• [Task] Return each of the rows below without changing a single character.

--- Entries shown ---

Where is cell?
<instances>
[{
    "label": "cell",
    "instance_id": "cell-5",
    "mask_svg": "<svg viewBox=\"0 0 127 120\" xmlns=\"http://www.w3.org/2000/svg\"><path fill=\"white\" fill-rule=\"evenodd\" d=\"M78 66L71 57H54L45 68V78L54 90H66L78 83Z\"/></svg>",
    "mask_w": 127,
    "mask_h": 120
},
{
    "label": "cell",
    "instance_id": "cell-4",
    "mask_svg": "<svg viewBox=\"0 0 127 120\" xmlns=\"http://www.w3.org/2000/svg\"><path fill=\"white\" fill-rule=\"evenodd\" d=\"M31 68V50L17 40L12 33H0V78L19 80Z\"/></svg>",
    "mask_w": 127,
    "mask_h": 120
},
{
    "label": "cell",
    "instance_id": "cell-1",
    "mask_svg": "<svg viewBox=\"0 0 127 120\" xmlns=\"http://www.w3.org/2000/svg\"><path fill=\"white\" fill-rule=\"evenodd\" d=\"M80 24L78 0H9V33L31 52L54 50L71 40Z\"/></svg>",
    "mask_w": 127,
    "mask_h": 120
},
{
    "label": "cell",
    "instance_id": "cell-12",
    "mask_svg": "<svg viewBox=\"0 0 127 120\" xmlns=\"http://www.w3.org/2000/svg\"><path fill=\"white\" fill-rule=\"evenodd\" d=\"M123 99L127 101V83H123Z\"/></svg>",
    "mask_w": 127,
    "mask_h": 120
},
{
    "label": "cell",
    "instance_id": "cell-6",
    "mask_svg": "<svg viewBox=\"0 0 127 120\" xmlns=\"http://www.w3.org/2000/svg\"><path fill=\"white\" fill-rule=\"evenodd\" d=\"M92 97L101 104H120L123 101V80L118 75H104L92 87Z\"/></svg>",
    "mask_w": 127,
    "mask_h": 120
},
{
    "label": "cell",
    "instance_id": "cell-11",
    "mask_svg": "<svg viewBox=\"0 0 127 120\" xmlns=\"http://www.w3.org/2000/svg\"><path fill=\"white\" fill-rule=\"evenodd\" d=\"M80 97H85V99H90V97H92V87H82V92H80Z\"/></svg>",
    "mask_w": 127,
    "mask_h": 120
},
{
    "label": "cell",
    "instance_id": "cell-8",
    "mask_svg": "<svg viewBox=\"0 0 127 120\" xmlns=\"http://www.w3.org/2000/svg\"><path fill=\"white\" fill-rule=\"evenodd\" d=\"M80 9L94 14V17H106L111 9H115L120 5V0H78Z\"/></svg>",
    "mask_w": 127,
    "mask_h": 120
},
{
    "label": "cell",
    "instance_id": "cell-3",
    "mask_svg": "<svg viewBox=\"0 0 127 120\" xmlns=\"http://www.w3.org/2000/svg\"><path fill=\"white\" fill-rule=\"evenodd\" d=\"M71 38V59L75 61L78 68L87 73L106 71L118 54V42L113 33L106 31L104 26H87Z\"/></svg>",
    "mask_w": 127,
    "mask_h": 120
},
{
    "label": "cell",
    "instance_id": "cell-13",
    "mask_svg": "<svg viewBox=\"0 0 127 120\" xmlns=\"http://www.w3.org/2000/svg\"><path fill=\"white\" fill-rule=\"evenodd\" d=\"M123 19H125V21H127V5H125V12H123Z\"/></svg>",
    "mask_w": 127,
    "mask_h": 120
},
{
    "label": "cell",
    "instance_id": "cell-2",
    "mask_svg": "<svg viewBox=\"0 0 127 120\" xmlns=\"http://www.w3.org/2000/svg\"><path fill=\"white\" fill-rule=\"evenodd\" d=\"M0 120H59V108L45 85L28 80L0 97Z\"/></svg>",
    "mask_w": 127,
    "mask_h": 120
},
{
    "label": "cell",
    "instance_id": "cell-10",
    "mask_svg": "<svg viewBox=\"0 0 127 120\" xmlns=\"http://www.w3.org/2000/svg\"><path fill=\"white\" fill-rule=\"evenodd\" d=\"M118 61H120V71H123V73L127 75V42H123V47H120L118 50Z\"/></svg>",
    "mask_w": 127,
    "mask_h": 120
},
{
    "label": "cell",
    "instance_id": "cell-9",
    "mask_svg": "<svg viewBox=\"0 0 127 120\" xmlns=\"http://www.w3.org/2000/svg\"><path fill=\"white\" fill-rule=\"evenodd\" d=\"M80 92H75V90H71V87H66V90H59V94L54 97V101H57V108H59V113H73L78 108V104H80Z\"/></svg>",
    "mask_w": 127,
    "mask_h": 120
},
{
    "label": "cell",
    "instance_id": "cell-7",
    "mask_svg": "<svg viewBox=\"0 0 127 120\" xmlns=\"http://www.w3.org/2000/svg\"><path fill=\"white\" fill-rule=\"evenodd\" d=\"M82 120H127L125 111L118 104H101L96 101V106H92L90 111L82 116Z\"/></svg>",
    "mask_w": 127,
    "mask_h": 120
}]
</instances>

---

• [Exercise output]
Where is cell?
<instances>
[{
    "label": "cell",
    "instance_id": "cell-5",
    "mask_svg": "<svg viewBox=\"0 0 127 120\" xmlns=\"http://www.w3.org/2000/svg\"><path fill=\"white\" fill-rule=\"evenodd\" d=\"M78 66L71 57H54L45 68V78L54 90H66L78 83Z\"/></svg>",
    "mask_w": 127,
    "mask_h": 120
},
{
    "label": "cell",
    "instance_id": "cell-4",
    "mask_svg": "<svg viewBox=\"0 0 127 120\" xmlns=\"http://www.w3.org/2000/svg\"><path fill=\"white\" fill-rule=\"evenodd\" d=\"M31 68V50L17 40L12 33H0V78L19 80Z\"/></svg>",
    "mask_w": 127,
    "mask_h": 120
},
{
    "label": "cell",
    "instance_id": "cell-1",
    "mask_svg": "<svg viewBox=\"0 0 127 120\" xmlns=\"http://www.w3.org/2000/svg\"><path fill=\"white\" fill-rule=\"evenodd\" d=\"M80 24L78 0H9V33L31 52L54 50L71 40Z\"/></svg>",
    "mask_w": 127,
    "mask_h": 120
},
{
    "label": "cell",
    "instance_id": "cell-12",
    "mask_svg": "<svg viewBox=\"0 0 127 120\" xmlns=\"http://www.w3.org/2000/svg\"><path fill=\"white\" fill-rule=\"evenodd\" d=\"M123 99L127 101V83H123Z\"/></svg>",
    "mask_w": 127,
    "mask_h": 120
},
{
    "label": "cell",
    "instance_id": "cell-6",
    "mask_svg": "<svg viewBox=\"0 0 127 120\" xmlns=\"http://www.w3.org/2000/svg\"><path fill=\"white\" fill-rule=\"evenodd\" d=\"M92 97L101 104H120L123 101V80L118 75H104L92 87Z\"/></svg>",
    "mask_w": 127,
    "mask_h": 120
},
{
    "label": "cell",
    "instance_id": "cell-11",
    "mask_svg": "<svg viewBox=\"0 0 127 120\" xmlns=\"http://www.w3.org/2000/svg\"><path fill=\"white\" fill-rule=\"evenodd\" d=\"M80 97H85V99H90V97H92V87H82V92H80Z\"/></svg>",
    "mask_w": 127,
    "mask_h": 120
},
{
    "label": "cell",
    "instance_id": "cell-8",
    "mask_svg": "<svg viewBox=\"0 0 127 120\" xmlns=\"http://www.w3.org/2000/svg\"><path fill=\"white\" fill-rule=\"evenodd\" d=\"M80 9L94 14V17H106L111 9H115L120 5V0H78Z\"/></svg>",
    "mask_w": 127,
    "mask_h": 120
},
{
    "label": "cell",
    "instance_id": "cell-3",
    "mask_svg": "<svg viewBox=\"0 0 127 120\" xmlns=\"http://www.w3.org/2000/svg\"><path fill=\"white\" fill-rule=\"evenodd\" d=\"M71 38V59L75 61L78 68L87 73L106 71L118 54V42L113 33L106 31L104 26H87Z\"/></svg>",
    "mask_w": 127,
    "mask_h": 120
},
{
    "label": "cell",
    "instance_id": "cell-13",
    "mask_svg": "<svg viewBox=\"0 0 127 120\" xmlns=\"http://www.w3.org/2000/svg\"><path fill=\"white\" fill-rule=\"evenodd\" d=\"M123 19H125V21H127V5H125V12H123Z\"/></svg>",
    "mask_w": 127,
    "mask_h": 120
},
{
    "label": "cell",
    "instance_id": "cell-2",
    "mask_svg": "<svg viewBox=\"0 0 127 120\" xmlns=\"http://www.w3.org/2000/svg\"><path fill=\"white\" fill-rule=\"evenodd\" d=\"M0 120H59V108L45 85L28 80L0 97Z\"/></svg>",
    "mask_w": 127,
    "mask_h": 120
},
{
    "label": "cell",
    "instance_id": "cell-10",
    "mask_svg": "<svg viewBox=\"0 0 127 120\" xmlns=\"http://www.w3.org/2000/svg\"><path fill=\"white\" fill-rule=\"evenodd\" d=\"M118 61H120V71H123V73L127 75V42H123V47H120L118 50Z\"/></svg>",
    "mask_w": 127,
    "mask_h": 120
},
{
    "label": "cell",
    "instance_id": "cell-9",
    "mask_svg": "<svg viewBox=\"0 0 127 120\" xmlns=\"http://www.w3.org/2000/svg\"><path fill=\"white\" fill-rule=\"evenodd\" d=\"M80 92H75V90H71V87H66V90H59V94L54 97V101H57V108H59V113H73L78 108V104H80Z\"/></svg>",
    "mask_w": 127,
    "mask_h": 120
},
{
    "label": "cell",
    "instance_id": "cell-7",
    "mask_svg": "<svg viewBox=\"0 0 127 120\" xmlns=\"http://www.w3.org/2000/svg\"><path fill=\"white\" fill-rule=\"evenodd\" d=\"M82 120H127L125 111L118 104H101L96 101V106H92L90 111L82 116Z\"/></svg>",
    "mask_w": 127,
    "mask_h": 120
}]
</instances>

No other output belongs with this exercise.